282. Count the Ways - Carmen Radley
When I try to write about love, in what’s perhaps my own effort to tame it, others’ words fly to mind.
I once heard someone say that nature is a substance called love, and it seemed right to think of love as pulsing creation—as the animating, driving force that propels the universe. Later I grew suspect: I wondered if it was so broad that it rendered the word meaningless.
Another impulse is to narrow love, to break it into types, to create a taxonomy and, in doing so, to tame it. The ancient Greeks came up with such categories, many of which we still recognize today: philia for platonic affection, eros for romantic love, agape for the selfless, unconditional compassion one extends to strangers, nature, or God. (Suddenly a mighty, swirling river is split into smaller, gently flowing streams.)
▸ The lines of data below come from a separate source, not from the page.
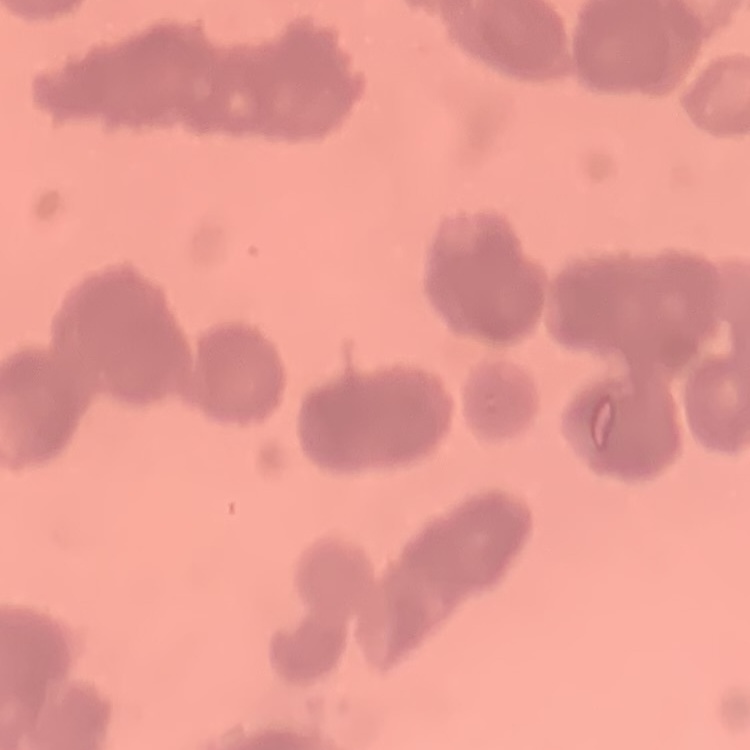
red blood cell morphology = rouleaux formation
image type = square crop of a larger photomicrograph
stain = Field's or Giemsa
preparation = thin blood filmReport the malaria status of this cell.
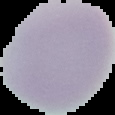
Uninfected.

{
  "image_type": "cell region segmented out of the field of view; surrounding area masked to black",
  "image_size": "115×115 pixels",
  "preparation": "thin blood film"
}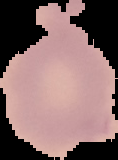

preparation: thin blood film
image_type: cell region segmented out of the field of view; surrounding area masked to black
image_size: 118×160 pixels
malaria_status: uninfectedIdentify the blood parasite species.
When thinking about love, especially the romantic kind, I feel myself shift between polarities. It’s fleeting yet it endures, effortless and the hardest thing. I know love—have felt it deeply, all consumingly—and it’s still somehow a mystery to me. When I try to write about love, in what’s perhaps my own effort to tame it, others’ words fly to mind: Love is not love which alters when it alteration finds. Love is patient, love is kind. Shall I compare thee to a summer’s day? Let me count the ways.
The last is from Elizabeth Barrett Browning’s “Sonnet 43.” The speaker describes romantic love swelling to the greatest depths, breadths, and heights her soul can reach. Her love is passionate, but also gentle and pure. She prays that it’s stronger than death.
I feel compelled by this, but want to take the concept further—through eros, to philia, even to agape—and see the multitudes it can contain. How do I love? I will count the ways. Beginning with an evening walk in mid-July, bowled over by a live oak in slant golden light.